By Roger Gascoigne is a Senior Director and Derek Ryan is a Global Consulting Lead for IFRS 17 Life business at Willis Towers Watson
As insurers are fast discovering, the intricacies and complexities of IFRS 17 multiply rapidly once you start getting into the details of calculations and presentation. The selection of options, the use of judgement in applying a principles-based approach, and the need to deal with amendments and emerging guidance all result in a complex methodological labyrinth of twists and turns.
From methodology to implementation to reporting; from people to processes to technology; insurers will need the right breadth and depth of expertise and technology to steer their way through the maze of different workstreams.
Figure 1. A view of the IFRS 17 challenge. Where are you on the journey?
Despite the complexity and the work involved to be IFRS 17-ready, insurers will benefit from putting the challenge in a broader context and approach IFRS 17 as a wider business improvement project. One that can add value to the business.
Insurers should aim to have a complete end-to-end solution that delivers automation, efficiency and auditability ‘out of the box’, saving time and money and allowing experts to be deployed on higher value tasks. Insurers’ risk, actuarial and finance functions will then be able to do more, faster and with less.
Applying lessons learned
Simply complying with IFRS 17 brings many challenges, which often carry significant business implications.

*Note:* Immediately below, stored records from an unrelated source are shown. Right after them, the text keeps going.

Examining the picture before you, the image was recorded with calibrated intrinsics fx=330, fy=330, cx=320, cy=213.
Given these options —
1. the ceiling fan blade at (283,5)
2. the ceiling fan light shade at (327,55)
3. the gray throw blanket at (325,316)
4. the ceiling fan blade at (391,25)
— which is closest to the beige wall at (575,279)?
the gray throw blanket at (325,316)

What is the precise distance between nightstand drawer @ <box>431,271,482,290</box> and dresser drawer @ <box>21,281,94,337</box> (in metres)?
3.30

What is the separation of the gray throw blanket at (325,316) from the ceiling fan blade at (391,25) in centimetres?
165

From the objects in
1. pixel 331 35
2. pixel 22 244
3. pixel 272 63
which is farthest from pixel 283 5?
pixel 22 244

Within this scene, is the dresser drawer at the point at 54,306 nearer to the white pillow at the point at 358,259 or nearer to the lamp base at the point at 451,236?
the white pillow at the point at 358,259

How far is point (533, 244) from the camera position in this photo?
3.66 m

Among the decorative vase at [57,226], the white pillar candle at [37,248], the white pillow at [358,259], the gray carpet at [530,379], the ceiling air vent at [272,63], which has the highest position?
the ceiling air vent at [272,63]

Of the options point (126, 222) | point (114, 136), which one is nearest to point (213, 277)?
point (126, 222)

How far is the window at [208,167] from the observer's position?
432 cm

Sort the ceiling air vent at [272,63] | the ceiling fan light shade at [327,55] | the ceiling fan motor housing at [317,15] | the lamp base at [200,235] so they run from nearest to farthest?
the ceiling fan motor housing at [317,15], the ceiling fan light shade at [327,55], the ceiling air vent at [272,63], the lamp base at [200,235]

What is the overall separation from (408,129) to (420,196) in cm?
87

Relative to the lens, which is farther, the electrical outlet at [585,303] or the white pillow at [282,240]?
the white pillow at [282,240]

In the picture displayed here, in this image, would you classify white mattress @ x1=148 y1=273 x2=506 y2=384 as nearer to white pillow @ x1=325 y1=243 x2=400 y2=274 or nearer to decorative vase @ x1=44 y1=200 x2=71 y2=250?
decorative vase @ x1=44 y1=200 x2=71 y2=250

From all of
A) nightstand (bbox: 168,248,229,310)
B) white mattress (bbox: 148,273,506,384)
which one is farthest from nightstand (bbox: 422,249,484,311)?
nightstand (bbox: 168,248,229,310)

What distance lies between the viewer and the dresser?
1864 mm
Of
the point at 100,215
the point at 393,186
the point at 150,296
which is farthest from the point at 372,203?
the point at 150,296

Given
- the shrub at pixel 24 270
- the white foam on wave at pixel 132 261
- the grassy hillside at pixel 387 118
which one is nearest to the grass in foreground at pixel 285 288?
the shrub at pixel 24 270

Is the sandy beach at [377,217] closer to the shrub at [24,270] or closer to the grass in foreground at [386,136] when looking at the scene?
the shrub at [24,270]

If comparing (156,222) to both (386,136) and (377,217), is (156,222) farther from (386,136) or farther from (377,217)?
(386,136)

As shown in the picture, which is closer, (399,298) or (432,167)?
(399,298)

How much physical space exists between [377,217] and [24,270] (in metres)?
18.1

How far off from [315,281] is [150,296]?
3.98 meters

But fresh from the recent experience that most insurers have had in implementing regulatory change, it also brings some familiar ones. For example, the need to produce numbers and analyses ever quicker, with greater transparency, and with more stringent governance and controls.
The IFRS 17 engine
IFRS 17 is an accounting standard, but many of the principles are closer to a typical actuarial model than a traditional accounting model. Moreover, the CSM calculation uses both forward-looking information that typically comes from an actuarial model and backward-looking actual experience that usually comes from an accounting system.
An IFRS 17 implementation solution that has the CSM calculation in the actuarial system is therefore likely to be the most cost-effective and process-efficient approach. In addition to enabling companies to use current assumptions, functionality and to maintain consistency, there are three key reasons to locate the CSM calculation engine close to the cash flow projection models: business uses, flexibility, and transparency.
Figure 2.The IFRS 17 engine
A holistic approach
Historically in insurance, system and process evolution has often taken place in a piecemeal fashion, in isolation from other business considerations. For many, the default approach has been to extend legacy platforms and add to a suite of spreadsheets to perform additional functions. Over time, they become slower and put greater emphasis on often manual housekeeping activities.
IFRS 17 will inevitably heap further pressure on insurers to deliver additional numbers and analysis within tight timeframes and with the requisite audit and governance.
At the same time, for insurers that decide to look beyond compliance, this might represent a once-in-a-generation opportunity to take a step back and take a more holistic view of their processes and systems; to assess the use of Robotic Process Automation to control calculations and introduce better governance and controls; to explore Cloud Computing to enable cost-effective scaling up and down of computing power to meet peak demands; and to release expensive actuarial resource from mundane tasks to focus on where they can add real value for the business.
Many decisions concerning IFRS 17 implementation need to be made now and if we are to learn lessons from Solvency II, implementation of these regulatory requirements is going to be costly. It is therefore crucial that insurers take prompt action that combines the holistic perspective necessary to realise the many benefits that go beyond IFRS 17 compliance.